Objective – Quote every row below verbatim, with its wording, numbers, and punctuation unchanged.
>> begin Stored rows
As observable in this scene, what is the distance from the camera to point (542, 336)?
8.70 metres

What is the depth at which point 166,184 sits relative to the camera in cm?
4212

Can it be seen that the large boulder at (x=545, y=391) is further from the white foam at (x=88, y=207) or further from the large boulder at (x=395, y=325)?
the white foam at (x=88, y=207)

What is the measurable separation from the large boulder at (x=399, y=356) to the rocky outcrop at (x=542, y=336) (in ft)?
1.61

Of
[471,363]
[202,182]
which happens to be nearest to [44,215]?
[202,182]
>> end Stored rows
Task output –
As observable in this scene, what is the distance from the camera to point (542, 336)?
8.70 metres

What is the depth at which point 166,184 sits relative to the camera in cm?
4212

Can it be seen that the large boulder at (x=545, y=391) is further from the white foam at (x=88, y=207) or further from the large boulder at (x=395, y=325)?
the white foam at (x=88, y=207)

What is the measurable separation from the large boulder at (x=399, y=356) to the rocky outcrop at (x=542, y=336) (in ft)?
1.61

Of
[471,363]
[202,182]
which happens to be nearest to [44,215]?
[202,182]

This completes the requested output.